I was at Barnes & Noble this afternoon with some buddies of mine. Jason, a fellow collector, and I were looking at a new book called Wolf Boy by Evan Kuhlman. I have no idea what the book’s about but it has sequential art scattered throughout, so I had to get it.
I was reading the sales copy on the inside of the dust jacket when Jason chuckled and said, “You hardly even open it.”
I didn’t pay him any mind and held the book up so I could look down the spine as one might look down the barrel of a gun. As I was scrutinizing the condition of the book in my hand, Jason picked up a copy of his own. He opened it gently, the blissful cracking sound of a virginal spine being opened filling the air.
“There’s the sound you love,” he said, a smile on his voice.
“Yeah, but now you’ve ruined it,” I said, picking up another copy to look over, the first one having not met my standards.
I looked at the second copy for a moment and pointed out a very slight, barely noticeable rubbing on the top of the dust jacket. “Oh, that’s no good,” I said and put it back on the shelf.
“Nothing a nice BroDart can’t take care of,” Jason commented.
“Yeah, but I’d know,” I said, picking up another.

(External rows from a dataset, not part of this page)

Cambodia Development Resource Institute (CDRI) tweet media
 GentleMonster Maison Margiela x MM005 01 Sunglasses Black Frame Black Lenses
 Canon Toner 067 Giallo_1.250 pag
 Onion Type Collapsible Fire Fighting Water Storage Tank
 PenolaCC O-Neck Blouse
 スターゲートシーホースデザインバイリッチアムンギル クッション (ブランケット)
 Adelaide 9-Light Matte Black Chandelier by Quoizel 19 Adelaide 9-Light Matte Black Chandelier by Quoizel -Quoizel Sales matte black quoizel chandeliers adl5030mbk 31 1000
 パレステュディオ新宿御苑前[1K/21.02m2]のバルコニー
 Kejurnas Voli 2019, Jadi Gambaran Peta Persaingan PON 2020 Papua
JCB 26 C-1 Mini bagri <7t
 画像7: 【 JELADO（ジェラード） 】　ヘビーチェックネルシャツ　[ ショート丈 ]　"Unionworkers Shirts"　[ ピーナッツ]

Later, Jason and I were walking through the paperback fiction section. He spotted a book he needs, A Touch of Death by Charles Williams. It’s number 17 of the Hard Case Crime series of detective fiction. He looked it over with a discerning eye and apparently approved of the book’s condition.
“You’re not going to compare it to the other copies?” I asked, noticing three others on the shelf.
“No. I looked this one over and it looks fine,” he said.
“Huh.” I said, perplexed. “You’re weird.”